> Lignes de données de questions spatiales
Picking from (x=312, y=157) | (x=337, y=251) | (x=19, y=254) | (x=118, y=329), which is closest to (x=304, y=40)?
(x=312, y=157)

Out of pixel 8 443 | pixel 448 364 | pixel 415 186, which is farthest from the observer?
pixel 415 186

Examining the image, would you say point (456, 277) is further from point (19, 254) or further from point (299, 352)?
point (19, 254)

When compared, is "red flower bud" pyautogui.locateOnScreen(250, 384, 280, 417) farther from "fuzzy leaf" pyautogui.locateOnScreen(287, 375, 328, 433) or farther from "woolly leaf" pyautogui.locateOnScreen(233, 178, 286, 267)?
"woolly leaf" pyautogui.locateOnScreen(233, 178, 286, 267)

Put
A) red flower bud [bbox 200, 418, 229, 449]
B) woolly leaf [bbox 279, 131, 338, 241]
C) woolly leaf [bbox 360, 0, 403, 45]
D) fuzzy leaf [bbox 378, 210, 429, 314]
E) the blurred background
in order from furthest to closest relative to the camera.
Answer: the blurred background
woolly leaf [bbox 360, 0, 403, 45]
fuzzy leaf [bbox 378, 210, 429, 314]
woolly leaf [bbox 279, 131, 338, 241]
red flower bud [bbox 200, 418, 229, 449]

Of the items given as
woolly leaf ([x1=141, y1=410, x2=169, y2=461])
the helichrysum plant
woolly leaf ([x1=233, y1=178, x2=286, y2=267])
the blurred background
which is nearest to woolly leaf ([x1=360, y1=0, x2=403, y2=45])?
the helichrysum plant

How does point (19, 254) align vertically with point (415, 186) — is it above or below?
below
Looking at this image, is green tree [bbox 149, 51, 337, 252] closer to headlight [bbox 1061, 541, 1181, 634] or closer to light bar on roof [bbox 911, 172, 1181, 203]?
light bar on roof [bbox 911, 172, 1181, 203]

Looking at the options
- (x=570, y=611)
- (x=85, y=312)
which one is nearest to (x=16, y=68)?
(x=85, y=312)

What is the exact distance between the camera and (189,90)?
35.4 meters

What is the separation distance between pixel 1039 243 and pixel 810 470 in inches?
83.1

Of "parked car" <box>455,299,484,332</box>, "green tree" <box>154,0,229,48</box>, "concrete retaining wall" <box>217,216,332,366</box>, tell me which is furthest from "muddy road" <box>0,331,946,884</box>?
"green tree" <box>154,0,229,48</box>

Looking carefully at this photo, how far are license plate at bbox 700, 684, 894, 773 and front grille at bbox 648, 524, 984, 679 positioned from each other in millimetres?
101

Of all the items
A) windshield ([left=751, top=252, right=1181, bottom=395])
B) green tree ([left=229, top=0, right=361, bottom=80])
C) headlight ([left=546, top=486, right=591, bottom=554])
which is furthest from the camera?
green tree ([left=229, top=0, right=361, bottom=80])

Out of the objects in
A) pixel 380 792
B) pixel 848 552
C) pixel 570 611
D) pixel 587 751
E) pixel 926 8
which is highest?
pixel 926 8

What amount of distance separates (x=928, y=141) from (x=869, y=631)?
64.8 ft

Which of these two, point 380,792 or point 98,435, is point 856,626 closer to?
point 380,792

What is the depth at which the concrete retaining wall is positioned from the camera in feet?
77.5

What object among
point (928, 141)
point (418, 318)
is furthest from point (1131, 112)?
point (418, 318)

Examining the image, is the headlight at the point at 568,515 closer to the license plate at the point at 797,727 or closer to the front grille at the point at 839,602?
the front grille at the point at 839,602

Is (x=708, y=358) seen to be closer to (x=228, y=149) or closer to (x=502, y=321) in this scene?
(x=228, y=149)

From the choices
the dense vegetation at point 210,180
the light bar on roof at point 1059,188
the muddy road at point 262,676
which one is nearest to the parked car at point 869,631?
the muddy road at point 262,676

==

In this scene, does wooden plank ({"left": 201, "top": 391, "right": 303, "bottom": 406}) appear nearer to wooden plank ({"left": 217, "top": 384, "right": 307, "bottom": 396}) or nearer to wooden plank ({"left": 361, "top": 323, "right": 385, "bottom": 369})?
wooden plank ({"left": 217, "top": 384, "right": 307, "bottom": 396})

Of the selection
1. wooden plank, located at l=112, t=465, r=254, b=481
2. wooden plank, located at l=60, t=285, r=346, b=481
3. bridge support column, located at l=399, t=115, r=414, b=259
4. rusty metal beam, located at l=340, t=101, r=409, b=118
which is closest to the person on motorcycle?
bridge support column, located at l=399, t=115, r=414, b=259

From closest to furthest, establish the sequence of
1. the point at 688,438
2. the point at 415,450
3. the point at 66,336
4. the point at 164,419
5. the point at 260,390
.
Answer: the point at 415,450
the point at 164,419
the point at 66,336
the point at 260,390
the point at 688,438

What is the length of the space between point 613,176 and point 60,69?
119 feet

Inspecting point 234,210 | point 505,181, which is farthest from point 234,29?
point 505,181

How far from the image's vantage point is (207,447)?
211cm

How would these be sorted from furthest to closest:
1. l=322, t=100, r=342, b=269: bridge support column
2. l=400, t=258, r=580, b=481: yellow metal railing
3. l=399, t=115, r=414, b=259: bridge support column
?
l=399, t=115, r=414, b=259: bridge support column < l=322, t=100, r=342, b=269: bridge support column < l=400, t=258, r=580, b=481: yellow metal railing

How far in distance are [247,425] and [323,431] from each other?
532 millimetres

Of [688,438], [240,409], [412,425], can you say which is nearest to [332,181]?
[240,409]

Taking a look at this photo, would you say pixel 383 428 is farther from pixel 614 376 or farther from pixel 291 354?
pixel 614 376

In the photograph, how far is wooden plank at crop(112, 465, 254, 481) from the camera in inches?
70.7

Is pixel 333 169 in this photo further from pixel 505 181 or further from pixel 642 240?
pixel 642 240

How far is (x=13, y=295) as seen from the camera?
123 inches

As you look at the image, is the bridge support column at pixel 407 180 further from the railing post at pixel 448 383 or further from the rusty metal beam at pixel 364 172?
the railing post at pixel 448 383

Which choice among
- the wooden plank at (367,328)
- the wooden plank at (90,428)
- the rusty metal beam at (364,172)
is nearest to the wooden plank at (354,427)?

...

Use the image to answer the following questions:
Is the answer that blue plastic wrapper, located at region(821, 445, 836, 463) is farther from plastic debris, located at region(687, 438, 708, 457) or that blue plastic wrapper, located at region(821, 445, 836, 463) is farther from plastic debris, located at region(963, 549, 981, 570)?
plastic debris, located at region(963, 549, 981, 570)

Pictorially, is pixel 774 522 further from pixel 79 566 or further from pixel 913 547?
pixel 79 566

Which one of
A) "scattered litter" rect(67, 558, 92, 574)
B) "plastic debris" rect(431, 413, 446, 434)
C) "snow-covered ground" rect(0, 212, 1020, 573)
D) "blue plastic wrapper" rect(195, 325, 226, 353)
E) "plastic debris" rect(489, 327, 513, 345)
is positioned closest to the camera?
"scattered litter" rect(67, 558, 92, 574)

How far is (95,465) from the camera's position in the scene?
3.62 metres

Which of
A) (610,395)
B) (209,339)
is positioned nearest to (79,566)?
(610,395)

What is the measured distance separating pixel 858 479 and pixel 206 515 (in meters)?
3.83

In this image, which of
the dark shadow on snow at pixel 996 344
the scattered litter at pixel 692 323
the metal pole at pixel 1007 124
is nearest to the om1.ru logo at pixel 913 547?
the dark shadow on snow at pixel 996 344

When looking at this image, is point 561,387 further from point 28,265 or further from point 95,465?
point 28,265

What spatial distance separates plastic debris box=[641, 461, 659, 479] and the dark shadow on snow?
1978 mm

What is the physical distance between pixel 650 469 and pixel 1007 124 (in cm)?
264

> Consigne
Extrayez chaque ligne ci-dessus qui contient la chaîne "retaining", en tenant compte de la casse.

> Résultat final
Of "parked car" <box>455,299,484,332</box>, "green tree" <box>154,0,229,48</box>, "concrete retaining wall" <box>217,216,332,366</box>, tell me which is furthest from "muddy road" <box>0,331,946,884</box>?
What is the depth at which the concrete retaining wall is positioned from the camera in feet?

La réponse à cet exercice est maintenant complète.